▸ **Exercise tasks**
a – Name every drug that the AstraZeneca article mentions by name.
b – In the AstraZeneca article, reproduce the passage from "For the full" to "Europe Pharmaceutical Index.", switching "significantly" to "considerably".
c – According to the AstraZeneca article, by what year does the drug maker intend to double the number of experimental treatments in late-stage development?
*** Opening of Text shown ***
The pharmaceutical major’s profit; excluding some of the items, fell 25 percent to $2.32 billion, or $1.41 a share from $3.1 billion, or $1.87 a year earlier. A cut in the budget for research and development helped the earnings to exceed the analyst estimate of $1.37 a share.

Sales of the antipsychotic Seroquel, fell 60 percent at constant exchange rates to $449 million. The revenues from the ulcer pill Nexium, which has competition from generics in Europe and Canada, fell 1 percent to 940 million. The sales for Atacand used for hypertension treatment was down 47 percent to $168 million.

The blood thinner drug called Brilique, which won the European approval in 2010, reported $51 million in sales compared to $9 million a year earlier. The sales of Brilique beat the analysts estimates of $43.4 million. Commenting on the drug in March, the CEO told that it has blockbuster potential and annual sales could easily cross the$1 billion mark.

The London based company is undergoing cost-cutting measures, like slashing head counts, and is focusing more on future growth, as the patented drugs that currently account for 40 percent of the revenues will be become un-patented by the end of next year. The drug makers Chief Executive Officer Pascal Soriot, told earlier that he prefers small to mid-sized acquisitions of companies and products to fuel growth instead of large “disruptive” deals.

The company plans to focus more on respiratory, inflammation and autoimmune diseases, cardiovascular and metabolic illnesses, and cancer. The drug maker also intends to double the number of experimental treatments in late-stage development by 2016.

For the full year, the company expects sales to decline by “mid- to high-single-digit percentage” at constant exchange rates and profits are expected to decline “significantly more than revenue.”

At around 8.30 am in London, AstraZeneca (NYSE:AZN)’s shares lost 1 percent to 3,355.50 pence. Last year, the stock has returned 25 percent including reinvested dividends compared to 32 percent return for the Bloomberg Europe Pharmaceutical Index.
*** Close of Text shown ***
*** Opening of Listed records ***
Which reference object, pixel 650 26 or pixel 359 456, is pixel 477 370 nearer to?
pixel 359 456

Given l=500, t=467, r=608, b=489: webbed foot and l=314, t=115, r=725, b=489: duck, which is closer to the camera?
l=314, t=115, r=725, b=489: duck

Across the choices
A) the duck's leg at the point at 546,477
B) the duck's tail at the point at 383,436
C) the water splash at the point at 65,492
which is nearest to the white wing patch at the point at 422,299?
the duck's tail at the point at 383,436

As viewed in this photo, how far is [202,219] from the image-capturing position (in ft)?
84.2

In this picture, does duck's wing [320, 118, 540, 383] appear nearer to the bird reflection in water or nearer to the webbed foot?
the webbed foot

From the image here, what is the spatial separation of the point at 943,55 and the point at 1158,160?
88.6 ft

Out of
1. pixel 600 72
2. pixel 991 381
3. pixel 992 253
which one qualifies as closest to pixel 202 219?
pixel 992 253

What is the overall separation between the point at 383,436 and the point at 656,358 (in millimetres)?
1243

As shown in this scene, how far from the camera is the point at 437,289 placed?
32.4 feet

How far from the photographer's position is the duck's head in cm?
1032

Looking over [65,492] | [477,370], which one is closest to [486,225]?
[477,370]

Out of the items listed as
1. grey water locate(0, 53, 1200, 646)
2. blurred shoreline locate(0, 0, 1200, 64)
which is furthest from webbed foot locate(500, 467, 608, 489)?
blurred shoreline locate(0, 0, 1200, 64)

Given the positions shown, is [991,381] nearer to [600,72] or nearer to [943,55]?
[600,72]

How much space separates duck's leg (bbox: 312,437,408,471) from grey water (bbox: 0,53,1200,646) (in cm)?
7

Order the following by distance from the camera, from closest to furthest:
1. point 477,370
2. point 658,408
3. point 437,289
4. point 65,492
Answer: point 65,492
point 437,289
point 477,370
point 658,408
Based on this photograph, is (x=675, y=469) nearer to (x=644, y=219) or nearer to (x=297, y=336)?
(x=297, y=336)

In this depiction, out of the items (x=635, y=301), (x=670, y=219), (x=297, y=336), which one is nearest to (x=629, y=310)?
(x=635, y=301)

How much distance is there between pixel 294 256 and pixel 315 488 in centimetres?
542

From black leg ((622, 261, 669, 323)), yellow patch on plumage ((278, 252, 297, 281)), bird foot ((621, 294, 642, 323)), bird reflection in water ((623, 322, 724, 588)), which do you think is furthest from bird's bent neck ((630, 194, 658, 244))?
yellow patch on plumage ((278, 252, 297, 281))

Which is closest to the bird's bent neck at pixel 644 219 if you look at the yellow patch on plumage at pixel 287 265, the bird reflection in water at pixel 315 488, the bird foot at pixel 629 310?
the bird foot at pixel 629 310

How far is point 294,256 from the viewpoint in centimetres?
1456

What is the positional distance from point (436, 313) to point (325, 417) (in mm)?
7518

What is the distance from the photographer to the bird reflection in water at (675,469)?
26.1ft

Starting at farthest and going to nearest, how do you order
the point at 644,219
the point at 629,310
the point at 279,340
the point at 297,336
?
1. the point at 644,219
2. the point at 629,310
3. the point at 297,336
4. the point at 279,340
*** Close of Listed records ***
▸ **Task solutions**
a – Seroquel, Nexium, Atacand, Brilique

b –
For the full year, the company expects sales to decline by “mid- to high-single-digit percentage” at constant exchange rates and profits are expected to decline “considerably more than revenue.”

At around 8.30 am in London, AstraZeneca (NYSE:AZN)’s shares lost 1 percent to 3,355.50 pence. Last year, the stock has returned 25 percent including reinvested dividends compared to 32 percent return for the Bloomberg Europe Pharmaceutical Index.

c – By 2016.